Diving a bit deeper, while integrating discrete components often pays benefits over the long run, the nature of the announcement strongly indicates that there’s more to Intel’s plan here than just integrating a CPU and GPU into a single chip (something they already do today in consumer parts). Rather, the presentation from Raja Koduri, Intel’s SVP and GM of the Accelerated Computing Systems and Graphics (AXG) Group, makes it clear that Intel is looking to go after the market for HPC users with absolutely massive datasets – the kind that can’t easily fit into the relatively limited memory capacity of a discrete GPU.

A singular chip, in comparison, would be much better prepared to work from large pools of DDR memory without having to (relatively) slowly shuffle data in and out of VRAM, which remains a drawback of discrete GPUs today.

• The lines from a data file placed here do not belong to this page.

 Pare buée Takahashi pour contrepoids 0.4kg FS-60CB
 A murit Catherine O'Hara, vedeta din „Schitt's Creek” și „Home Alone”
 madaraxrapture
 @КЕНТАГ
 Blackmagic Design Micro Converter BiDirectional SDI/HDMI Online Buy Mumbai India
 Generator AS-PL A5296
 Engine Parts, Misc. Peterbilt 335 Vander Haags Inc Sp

In those cases, even with high speed interfaces like NVLink and AMD’s Infinity Fabric, the latency and bandwidth penalties of going between the CPU and GPU remain quite high compared to the speed at which HPC-class processors can actually manipulate data, so making that link as short as physically possible can potentially offer performance and energy savings.

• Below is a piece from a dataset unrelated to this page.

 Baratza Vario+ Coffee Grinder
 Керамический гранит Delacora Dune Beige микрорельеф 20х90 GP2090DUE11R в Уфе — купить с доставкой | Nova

Meanwhile, Intel is also touting Falcon Shores as offering a flexible ratio between x86 and Xe cores. The devil is in the details here, but at a high level it sounds like the company is looking at offering multiple SKUs with different numbers of cores – likely enabled by varying the number of x86 and Xe titles.

From a hardware perspective then, Intel seems to be planning to throw most of their next-generation technologies at Falcon Shores, which is fitting for its supercomputing target market. The chip is slated to be built on an “angstrom era process”, which given the 2024 date is likely Intel’s 20A process. And along with future x86/Xe cores, will also incorporate what Intel is calling “extreme bandwidth shared memory”.

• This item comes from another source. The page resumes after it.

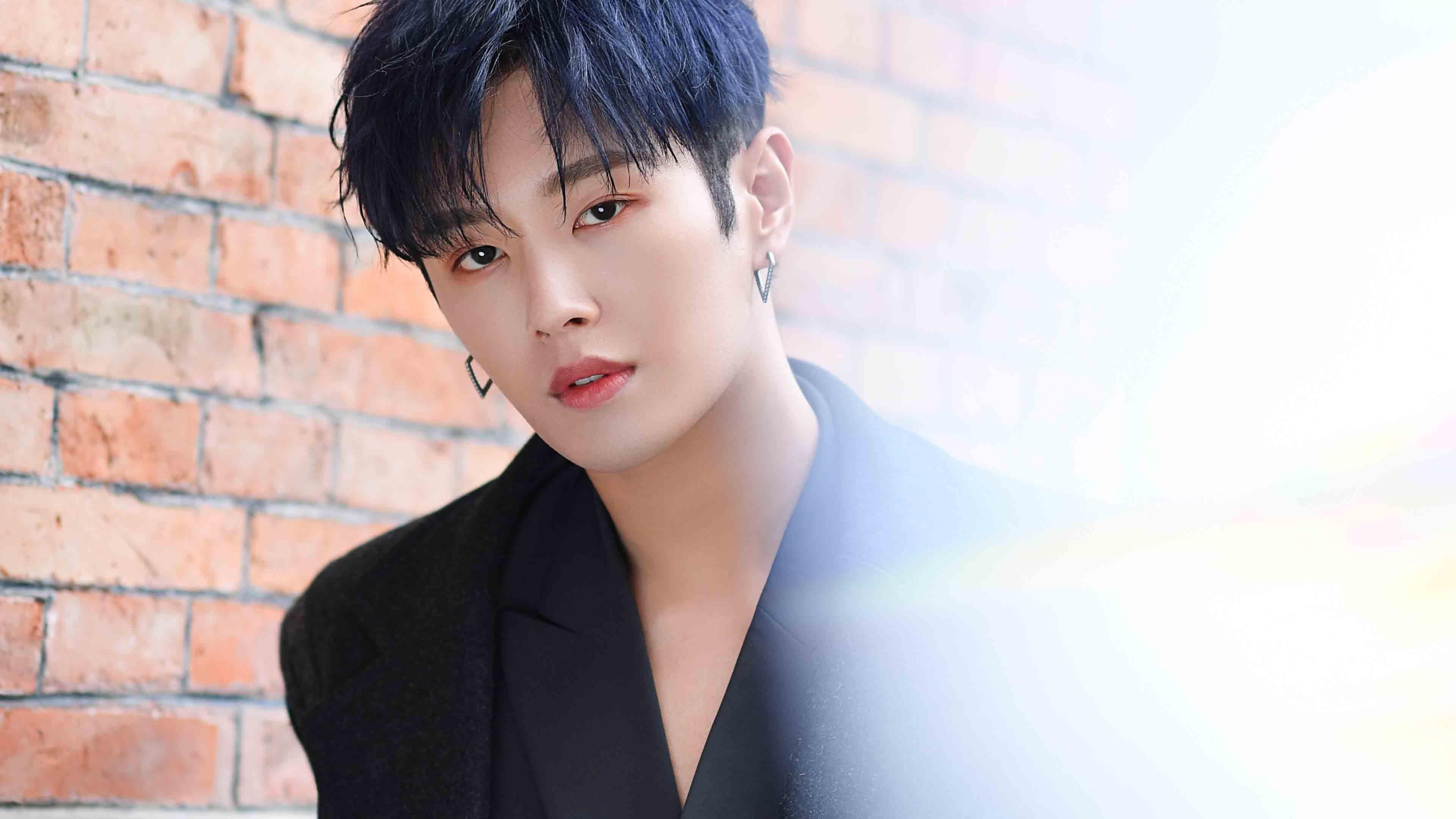 美洲杯激情狂飙：明星精彩表现掀起狂潮！，美洲杯锦集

With all of that tech underpinning Falcon Shores, Intel is currently projecting a 5x increase over their current-generation products in several metrics. This includes a 5x increase in performance-per-watt, a 5x increase in compute density for a single (Xeon) socket, a 5x increase in memory capacity, and a 5x increase in memory bandwidth. In short, the company has high expectations for the performance of Falcon Shores, which is fitting given the highly competitive HPC market it’s slated for.

And perhaps most interestingly of all, to get that performance Intel isn’t just tackling things from the raw hardware throughput side of matters. The Falcon Shores announcement also mentions that developers will have access to a “vastly simplified GPU programming model” for the chip, indicating that Intel isn’t just slapping some Xe cores into the chip and calling it a day. Just what this entails remains to be seen, but simplifying GPU programming remains a major goal in the GPU computing industry, especially for heterogeneous processors that combine CPU and GPU processing. Making it easier to program these high throughput chips not only makes them more accessible to developers, but reducing/eliminating synchronization and data preparation requirements can also go a long way towards improving performance.

Like everything else being announced as part of today’s investor meeting, this announcement is more of a teaser for Intel. So expect to hear a lot more about Falcon Shores over the next couple of years as Intel continues their work to bringing it to market.